What you need to do: Copy the records below word for word, from the first line to the last.

____ Rows

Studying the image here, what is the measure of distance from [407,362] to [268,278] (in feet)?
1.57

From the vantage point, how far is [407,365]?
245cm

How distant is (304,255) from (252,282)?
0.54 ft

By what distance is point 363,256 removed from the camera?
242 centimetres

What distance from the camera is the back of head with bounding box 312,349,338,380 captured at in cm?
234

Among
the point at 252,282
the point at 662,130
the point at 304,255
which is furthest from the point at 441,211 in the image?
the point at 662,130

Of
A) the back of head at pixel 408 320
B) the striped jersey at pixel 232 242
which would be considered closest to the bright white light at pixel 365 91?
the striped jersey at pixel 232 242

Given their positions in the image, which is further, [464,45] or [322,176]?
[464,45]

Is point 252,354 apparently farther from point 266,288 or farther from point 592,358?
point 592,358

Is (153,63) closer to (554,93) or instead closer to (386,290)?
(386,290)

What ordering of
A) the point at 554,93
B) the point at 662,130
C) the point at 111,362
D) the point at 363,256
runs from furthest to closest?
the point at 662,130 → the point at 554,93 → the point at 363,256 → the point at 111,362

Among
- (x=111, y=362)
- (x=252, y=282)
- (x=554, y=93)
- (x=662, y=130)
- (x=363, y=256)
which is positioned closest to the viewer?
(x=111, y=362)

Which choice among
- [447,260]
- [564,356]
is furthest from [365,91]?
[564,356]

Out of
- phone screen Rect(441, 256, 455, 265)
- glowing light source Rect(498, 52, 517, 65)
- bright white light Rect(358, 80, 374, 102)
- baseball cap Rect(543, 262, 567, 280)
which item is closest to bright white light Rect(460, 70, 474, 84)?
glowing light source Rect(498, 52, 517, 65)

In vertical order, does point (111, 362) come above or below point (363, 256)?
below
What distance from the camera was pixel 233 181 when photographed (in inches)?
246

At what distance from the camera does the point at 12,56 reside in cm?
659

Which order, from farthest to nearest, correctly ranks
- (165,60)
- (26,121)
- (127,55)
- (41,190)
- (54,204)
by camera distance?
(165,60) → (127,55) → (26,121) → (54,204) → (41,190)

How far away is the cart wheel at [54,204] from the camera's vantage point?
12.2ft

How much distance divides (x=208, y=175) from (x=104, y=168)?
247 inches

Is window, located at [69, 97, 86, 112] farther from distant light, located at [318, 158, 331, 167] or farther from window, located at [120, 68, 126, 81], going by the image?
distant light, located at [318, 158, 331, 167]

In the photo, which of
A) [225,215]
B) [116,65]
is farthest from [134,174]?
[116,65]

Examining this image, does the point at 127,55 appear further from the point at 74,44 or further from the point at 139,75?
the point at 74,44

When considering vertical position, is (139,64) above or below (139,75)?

________

Reply to the task:
Studying the image here, what is the measure of distance from [407,362] to [268,278] (in feet)?
1.57

From the vantage point, how far is [407,365]?
245cm

How distant is (304,255) from (252,282)?
0.54 ft

By what distance is point 363,256 removed from the camera?
242 centimetres

What distance from the camera is the back of head with bounding box 312,349,338,380 captured at in cm?
234

Among
the point at 252,282
the point at 662,130
the point at 304,255
which is furthest from the point at 441,211 in the image?
the point at 662,130

Of
A) the back of head at pixel 408 320
B) the striped jersey at pixel 232 242
which would be considered closest to the bright white light at pixel 365 91?
the striped jersey at pixel 232 242

Given their positions in the image, which is further, [464,45] or [322,176]?
[464,45]

Is point 252,354 apparently farther from point 266,288 or farther from point 592,358?
point 592,358

Is (153,63) closer to (554,93) or instead closer to (386,290)?
(386,290)

What ordering of
A) the point at 554,93
B) the point at 662,130
C) the point at 111,362
D) the point at 363,256
runs from furthest to closest?
the point at 662,130 → the point at 554,93 → the point at 363,256 → the point at 111,362

Among
- (x=111, y=362)
- (x=252, y=282)
- (x=554, y=93)
- (x=662, y=130)
- (x=363, y=256)
which is positioned closest to the viewer?
(x=111, y=362)

Which choice among
- [447,260]
- [564,356]
is furthest from [365,91]?
[564,356]

Out of
- phone screen Rect(441, 256, 455, 265)
- glowing light source Rect(498, 52, 517, 65)
- bright white light Rect(358, 80, 374, 102)
- baseball cap Rect(543, 262, 567, 280)
which item is closest to bright white light Rect(460, 70, 474, 84)?
glowing light source Rect(498, 52, 517, 65)

In vertical order, does point (111, 362) come above or below point (363, 256)?
below
What distance from the camera was pixel 233 181 when photographed (in inches)?
246

At what distance from the camera does the point at 12,56 reside in cm?
659

Which order, from farthest to nearest, correctly ranks
- (165,60)
- (26,121)
- (127,55)
- (41,190)
- (54,204)
by camera distance?
(165,60) → (127,55) → (26,121) → (54,204) → (41,190)

How far away is the cart wheel at [54,204] from the camera's vantage point?
12.2ft

How much distance divides (x=208, y=175) from (x=104, y=168)?
247 inches

Is window, located at [69, 97, 86, 112] farther from distant light, located at [318, 158, 331, 167] or farther from window, located at [120, 68, 126, 81], going by the image?
distant light, located at [318, 158, 331, 167]

In the photo, which of
A) [225,215]
B) [116,65]
is farthest from [134,174]?
[116,65]

Examining this image, does the point at 127,55 appear further from the point at 74,44 or further from the point at 139,75?
the point at 74,44

When considering vertical position, is (139,64) above or below (139,75)?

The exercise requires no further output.